SELECTED PASSAGE:
I began my week (and my 5 day gig bender) by heading down to the Exchange for a night drenched in grunge, math rock and heavy riffs.

Opening the night were Bath based trio Stone Cold Fiction, playing a swampy-blues rock and roll filled set. Members Stephen, Matt and Alex delivered a gut wrenching set filled with flairs of math rock, Sabbath-inspired riffs and rough guitar solos. Songs such as ‘Flowers’ which featured a tangled drum signature, fuzzy bass and headbanging guitar riffs were no doubt moshpit material.

Following their monstrous sound was four-piece alt-psych-rock-reverblicious-shoegaze stomping YOUTH. If ever there were a genre I’m pretty certain these guys would be the faces of it. Surging into their first number in an animated manner, singer/guitarist Joshua Milton howled the lyrics whilst rhythm guitarist and chief shoegaze source Jack Barratt used an E-bow (electronic bow used for sustain!) to create flexed Velvet Underground vibes. Along with feedback drenched finishes from Tom Hennessey on bass and moody drumming from Ben Miller, YOUTH performed a series of misty reverb filled tunes. Smashing through their set with no warning, featuring songs such as ‘Breath’ tinged with dark and moody sounds with airs of Nai Harvest. YOUTH are your answer to reverb soaked Sundays and feedback that will make your feet vibrate.

SUPPLIED RECORDS:
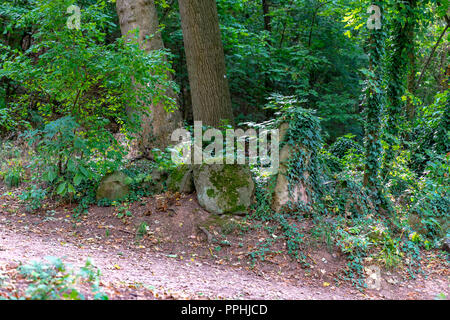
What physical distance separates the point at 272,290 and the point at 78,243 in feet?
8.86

--

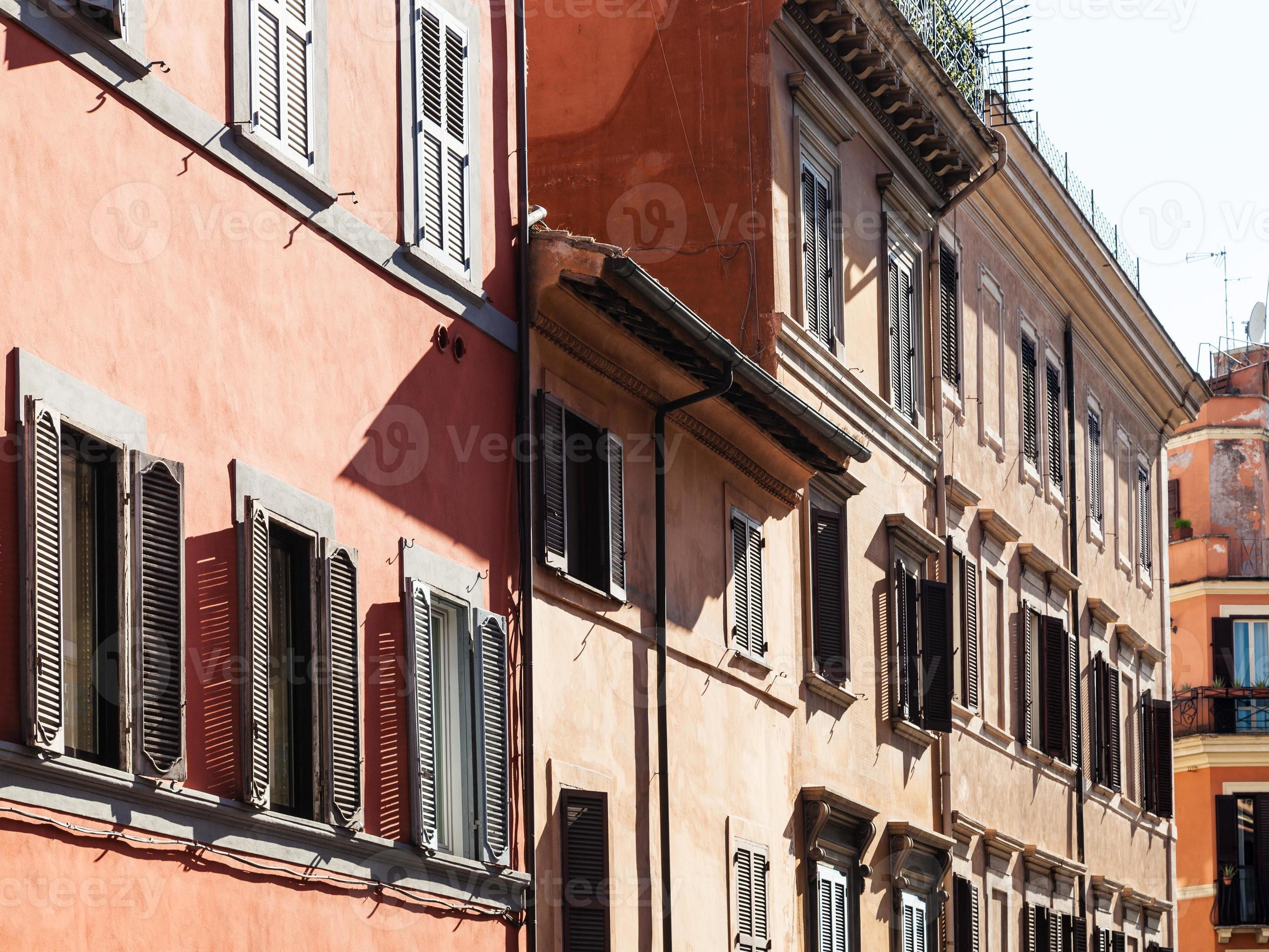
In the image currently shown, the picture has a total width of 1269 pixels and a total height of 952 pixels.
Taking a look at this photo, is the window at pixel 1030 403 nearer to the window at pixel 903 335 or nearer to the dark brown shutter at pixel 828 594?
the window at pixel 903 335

SET PROBLEM 1:
Which members of YOUTH does the gig review name?
SET PROBLEM 2:
Which lines of the rows contain the word "window"? Pick out each of them and copy it.
The gig review and the rows have no connection to each other.

TASK ANSWER 1:
Joshua Milton, Jack Barratt, Tom Hennessey, Ben Miller

TASK ANSWER 2:
Taking a look at this photo, is the window at pixel 1030 403 nearer to the window at pixel 903 335 or nearer to the dark brown shutter at pixel 828 594?
the window at pixel 903 335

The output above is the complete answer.